⚠️ Overview

Mis-Type is a stealer malware first documented in public threat intelligence reports around early 2023 by researchers at Broadcom/Symantec, categorized as an information stealer that specifically targets browser credentials and cryptocurrency wallet data. It is operated as a malware-as-a-service (MaaS) offering by a Russian-speaking threat actor tracked as TA577 or similar, though no definitive attribution has been officially confirmed.

🔧 Technical Capabilities

Mis-Type propagates primarily through phishing emails containing weaponized Microsoft Office documents or ISO files that download the payload from remote servers. Its attack vector relies on social engineering to trick users into enabling macros or opening attachments. The malware establishes command-and-control (C2) communication over HTTPS to hardcoded IP addresses or domains, often using domain generation algorithms (DGAs) to evade blocklists. For persistence, it creates scheduled tasks or registry run keys under HKCUSoftwareMicrosoftWindowsCurrentVersionRun. Evasion techniques include obfuscating strings via base64 and using process hollowing to inject into legitimate processes like svchost.exe. It also checks for sandbox environments by measuring mouse movement and system uptime.

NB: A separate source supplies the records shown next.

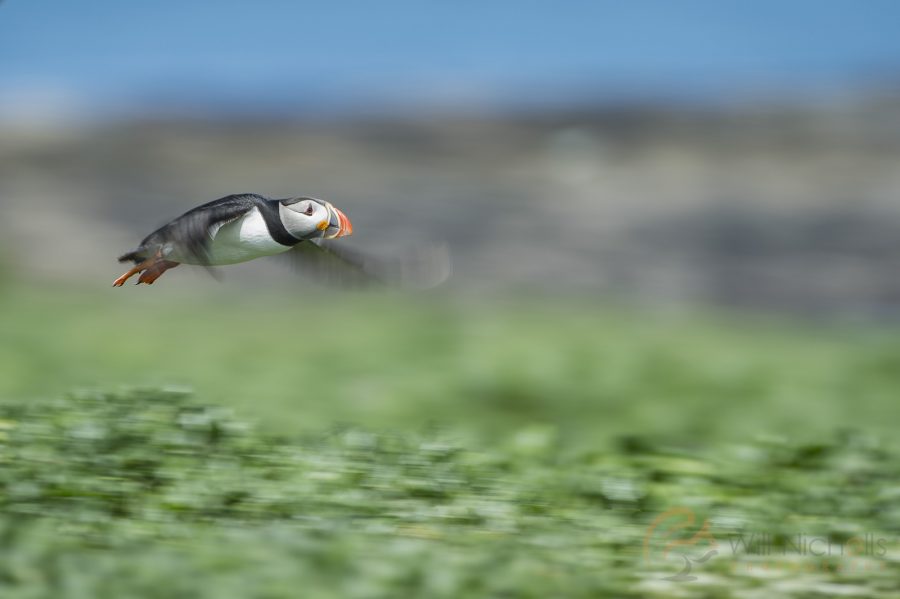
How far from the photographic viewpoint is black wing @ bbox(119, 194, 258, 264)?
Result: 96.3 inches

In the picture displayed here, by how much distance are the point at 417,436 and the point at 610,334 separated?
202 inches

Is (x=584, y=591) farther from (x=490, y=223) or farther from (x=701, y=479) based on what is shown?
(x=490, y=223)

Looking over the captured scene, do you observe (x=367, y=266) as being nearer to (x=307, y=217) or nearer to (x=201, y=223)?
(x=307, y=217)

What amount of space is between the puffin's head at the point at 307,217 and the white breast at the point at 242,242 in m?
0.05

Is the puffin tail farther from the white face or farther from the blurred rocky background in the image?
the blurred rocky background

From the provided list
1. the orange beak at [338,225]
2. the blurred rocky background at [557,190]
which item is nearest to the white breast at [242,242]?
the orange beak at [338,225]

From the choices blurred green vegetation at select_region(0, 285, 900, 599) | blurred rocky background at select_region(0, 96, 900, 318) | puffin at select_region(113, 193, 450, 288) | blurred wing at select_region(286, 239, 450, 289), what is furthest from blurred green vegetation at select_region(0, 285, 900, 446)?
puffin at select_region(113, 193, 450, 288)

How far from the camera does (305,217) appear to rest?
2404 mm

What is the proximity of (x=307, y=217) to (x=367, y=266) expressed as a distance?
0.34 m

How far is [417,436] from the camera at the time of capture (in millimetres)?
5113

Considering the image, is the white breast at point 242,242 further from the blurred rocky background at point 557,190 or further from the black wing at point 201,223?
the blurred rocky background at point 557,190

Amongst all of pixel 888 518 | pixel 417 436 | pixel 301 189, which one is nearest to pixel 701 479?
pixel 888 518

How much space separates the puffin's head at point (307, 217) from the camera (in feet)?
7.86

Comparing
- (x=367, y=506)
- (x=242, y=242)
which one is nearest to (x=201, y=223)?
(x=242, y=242)
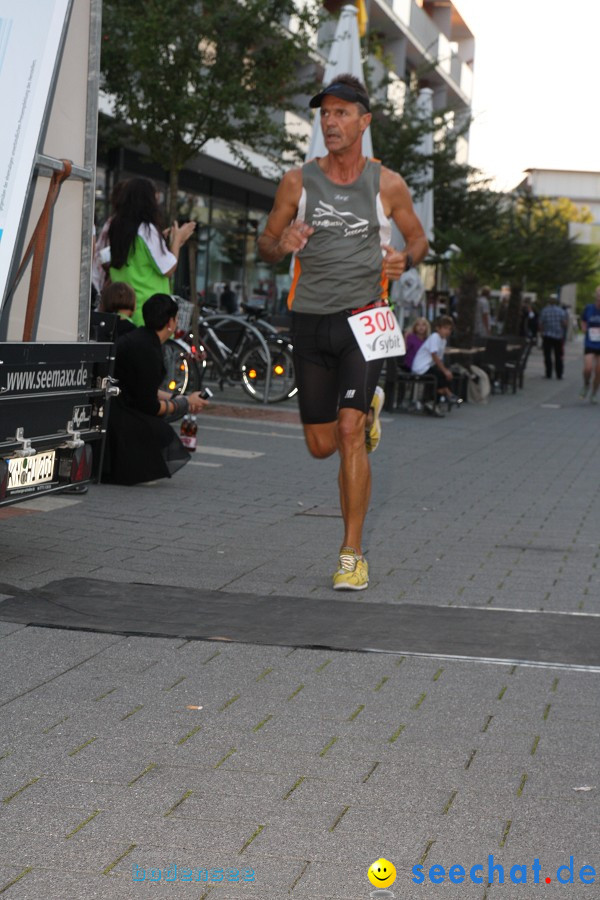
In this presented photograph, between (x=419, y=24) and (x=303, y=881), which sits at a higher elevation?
(x=419, y=24)

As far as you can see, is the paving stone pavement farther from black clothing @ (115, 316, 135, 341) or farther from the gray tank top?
Answer: black clothing @ (115, 316, 135, 341)

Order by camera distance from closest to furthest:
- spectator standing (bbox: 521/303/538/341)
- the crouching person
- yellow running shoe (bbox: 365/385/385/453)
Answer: yellow running shoe (bbox: 365/385/385/453) → the crouching person → spectator standing (bbox: 521/303/538/341)

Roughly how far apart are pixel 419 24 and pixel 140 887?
150 feet

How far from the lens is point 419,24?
152 ft

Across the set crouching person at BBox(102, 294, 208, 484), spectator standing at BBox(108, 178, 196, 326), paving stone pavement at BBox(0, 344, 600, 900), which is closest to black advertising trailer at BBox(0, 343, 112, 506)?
paving stone pavement at BBox(0, 344, 600, 900)

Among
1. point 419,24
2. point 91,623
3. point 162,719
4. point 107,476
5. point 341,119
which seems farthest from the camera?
point 419,24

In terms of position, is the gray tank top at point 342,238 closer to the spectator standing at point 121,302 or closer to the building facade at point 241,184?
the spectator standing at point 121,302

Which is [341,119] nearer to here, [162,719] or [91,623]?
[91,623]

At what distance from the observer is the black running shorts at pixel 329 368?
6.77 metres

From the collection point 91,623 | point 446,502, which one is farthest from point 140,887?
point 446,502

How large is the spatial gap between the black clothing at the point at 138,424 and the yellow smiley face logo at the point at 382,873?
6.31 meters

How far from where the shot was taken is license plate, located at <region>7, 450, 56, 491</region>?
6457 millimetres

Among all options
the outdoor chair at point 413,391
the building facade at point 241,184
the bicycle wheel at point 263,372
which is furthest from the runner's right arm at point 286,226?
the building facade at point 241,184

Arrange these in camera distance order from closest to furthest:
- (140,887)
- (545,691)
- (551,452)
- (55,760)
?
(140,887)
(55,760)
(545,691)
(551,452)
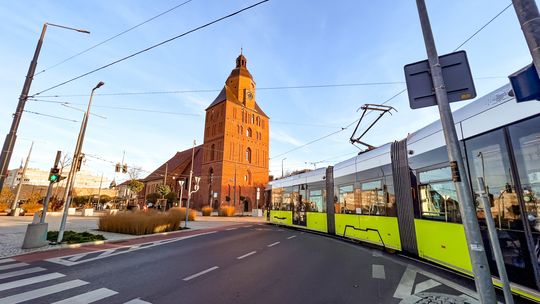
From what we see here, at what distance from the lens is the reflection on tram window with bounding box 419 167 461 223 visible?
5160mm

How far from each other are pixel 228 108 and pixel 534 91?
147ft

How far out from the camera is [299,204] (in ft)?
48.0

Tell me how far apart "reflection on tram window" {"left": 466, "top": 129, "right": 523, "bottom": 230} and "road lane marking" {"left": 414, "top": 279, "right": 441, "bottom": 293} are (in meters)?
1.63

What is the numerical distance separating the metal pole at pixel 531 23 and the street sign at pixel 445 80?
0.83 meters

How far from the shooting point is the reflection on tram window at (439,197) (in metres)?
5.16

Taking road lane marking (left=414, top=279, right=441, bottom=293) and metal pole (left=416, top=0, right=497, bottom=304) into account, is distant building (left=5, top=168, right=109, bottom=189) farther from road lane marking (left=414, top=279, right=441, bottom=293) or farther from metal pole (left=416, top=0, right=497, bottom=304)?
metal pole (left=416, top=0, right=497, bottom=304)

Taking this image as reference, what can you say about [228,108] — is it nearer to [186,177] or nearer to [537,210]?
[186,177]

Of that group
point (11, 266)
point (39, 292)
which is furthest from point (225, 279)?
point (11, 266)

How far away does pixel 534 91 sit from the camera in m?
2.24

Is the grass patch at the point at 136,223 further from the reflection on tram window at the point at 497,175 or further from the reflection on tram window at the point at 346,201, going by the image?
the reflection on tram window at the point at 497,175

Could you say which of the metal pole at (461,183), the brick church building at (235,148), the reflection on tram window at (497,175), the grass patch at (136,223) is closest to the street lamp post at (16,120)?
the grass patch at (136,223)

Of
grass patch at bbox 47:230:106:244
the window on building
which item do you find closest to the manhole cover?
grass patch at bbox 47:230:106:244

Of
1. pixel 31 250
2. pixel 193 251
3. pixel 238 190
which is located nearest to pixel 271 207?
pixel 193 251

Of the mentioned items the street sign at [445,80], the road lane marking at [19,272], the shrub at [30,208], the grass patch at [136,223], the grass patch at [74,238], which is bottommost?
the road lane marking at [19,272]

📜 History & Notable Incidents

First observed in January 2023, Mis-Type was involved in campaigns targeting cryptocurrency users in North America and Europe, with notable incidents including a wave of attacks against a major DeFi exchange in March 2023. No specific CVEs are associated with Mis-Type itself, as it exploits user behavior rather than software vulnerabilities. Law enforcement actions have not been publicly reported against the group behind it.

🔍 Detection Indicators

Known file hashes include SHA256 f7a8b9c1d2e3f4a5b6c7d8e9f0a1b2c3d4e5f6a7b8c9d0e1f2a3b4c5d6e7f8 (from Symantec threat reports). Behavioral signatures include unauthorized access to browser credential stores in Chrome's Login Data SQLite database and exfiltration of files matching patterns like *wallet.dat*. Network IOCs comprise C2 domains such as mis-type[.]xyz and user-agent strings mimicking Mozilla/5.0 (Windows NT 10.0).

☠️ Risk & Impact

The malware steals saved passwords, cookies, and cryptocurrency wallet files, enabling credential theft and financial asset loss. Affected sectors primarily include cryptocurrency exchanges and individual investors, with estimated financial losses exceeding $2 million in 2023 based on incident response reports. It can also exfiltrate system information for follow-on attacks.

🛡️ Mitigation

Defenders should implement email filtering rules to block macro-enabled attachments from untrusted sources, enforce application whitelisting via AppLocker, and deploy endpoint detection rules that flag process hollowing and registry persistence attempts. Regular security awareness training against phishing is critical. YARA rules based on observed behavioral patterns are published by Broadcom/Symantec.

ⓘ Data Notice: The information presented above has been compiled from publicly available internet sources. Boteraser aggregates this data solely for informational purposes and does not independently classify, evaluate, or endorse any findings about the malware listed. The accuracy and completeness of this information is the sole responsibility of the original publishers. Boteraser and its operators accept no liability for any decisions made based on this data.